*Text excerpt*.

U.S. bases in Iraq hit by Iranian ballistic missiles analysis


As expected… At 1:30 AM in Iraq on January 8, a series of missile launch reports appeared on radar screens as Iran launched a promised retaliatory strike against U.S. bases in Iraq codenamed “Operation Martyr Soleimani”. The attack was precisely ordered by Tehran at the same hour Iranian general Qassem Soleimani was killed by a U.S. drone strike on January 3, 2020, and following the general’s burial on January 7.


U.S. bases in Iraq hit by Iranian missiles a retaliation for Gen. Qassems killing by U.S. drone
Iranian missiles hit two U.S. bases in Iraq at 1:30 AM in Iraq on January 8, 2020  (Map source: Army Recognition)


Iran claims it launched ten Fateh-110 as well as Quiam short-range ballistic missiles—the Pentagon reported “over a dozen”—at U.S. forces in Iraq in at least two locations: Ain-al-Asad airbase and Erbil, in central and northern Iraq respectively. One struck a base in Erbil in Iraq’s semiautonomous Kurdish region. Longer-range, liquid-fuel Qiam ballistic missiles may have been used in the attack on strike Ain-al-Asad as well. Four missiles failed to hit their targets. None of both bases hit were protected by Patriot or other adequate air defense systems, which the Iranians knew as they couldn't afford a political failure in their operation.

The Qiam is a short-range ballistic missile designed and built by Iran. It was developed from the Iranian Shahab-2, a licensed copy of the North Korean Hwasong-6, all of which are versions of the Soviet Scud-C missile. The Qiam 1 entered service in 2010, with a range of 750 km (470 mi) and 500 m (1,600 ft) (CEP) accuracy.

Rows of spatial question data:
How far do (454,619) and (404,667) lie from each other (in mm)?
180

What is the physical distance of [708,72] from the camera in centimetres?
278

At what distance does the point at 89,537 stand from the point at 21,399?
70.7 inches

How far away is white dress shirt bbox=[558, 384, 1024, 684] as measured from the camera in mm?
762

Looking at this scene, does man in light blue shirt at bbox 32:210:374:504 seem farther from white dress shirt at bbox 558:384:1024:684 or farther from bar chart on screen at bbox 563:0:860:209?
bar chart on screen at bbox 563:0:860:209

--

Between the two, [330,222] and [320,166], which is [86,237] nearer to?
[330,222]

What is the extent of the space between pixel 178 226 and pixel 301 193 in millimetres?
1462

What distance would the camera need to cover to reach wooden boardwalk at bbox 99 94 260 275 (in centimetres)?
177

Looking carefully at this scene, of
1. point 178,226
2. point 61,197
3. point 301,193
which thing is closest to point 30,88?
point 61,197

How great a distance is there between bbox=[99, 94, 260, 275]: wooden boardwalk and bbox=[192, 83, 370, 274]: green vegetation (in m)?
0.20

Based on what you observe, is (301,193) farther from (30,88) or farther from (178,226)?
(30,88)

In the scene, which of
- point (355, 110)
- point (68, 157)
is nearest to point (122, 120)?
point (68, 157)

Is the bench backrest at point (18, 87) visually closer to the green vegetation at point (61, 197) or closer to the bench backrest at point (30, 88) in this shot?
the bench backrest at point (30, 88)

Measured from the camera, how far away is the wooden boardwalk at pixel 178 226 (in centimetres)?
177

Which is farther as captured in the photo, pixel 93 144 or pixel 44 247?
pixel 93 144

*The tasks*.
**1)** Output the part of the missile strike analysis that runs from "As expected… At" to "source: Army Recognition)", word for word.
**2)** According to the missile strike analysis, what range does the Qiam 1 have?
**3)** Using the missile strike analysis, explain in one to three sentences why Iran launched the strike on U.S. bases in Iraq.

*Responses by task*.
**1)**
As expected… At 1:30 AM in Iraq on January 8, a series of missile launch reports appeared on radar screens as Iran launched a promised retaliatory strike against U.S. bases in Iraq codenamed “Operation Martyr Soleimani”. The attack was precisely ordered by Tehran at the same hour Iranian general Qassem Soleimani was killed by a U.S. drone strike on January 3, 2020, and following the general’s burial on January 7.


U.S. bases in Iraq hit by Iranian missiles a retaliation for Gen. Qassems killing by U.S. drone
Iranian missiles hit two U.S. bases in Iraq at 1:30 AM in Iraq on January 8, 2020  (Map source: Army Recognition)

**2)** 750 km (470 mi).

**3)** Iran launched it as a promised retaliation for the killing of Iranian general Qassem Soleimani by a U.S. drone strike on January 3, 2020. Tehran ordered the attack for the same hour as his killing, following his burial on January 7.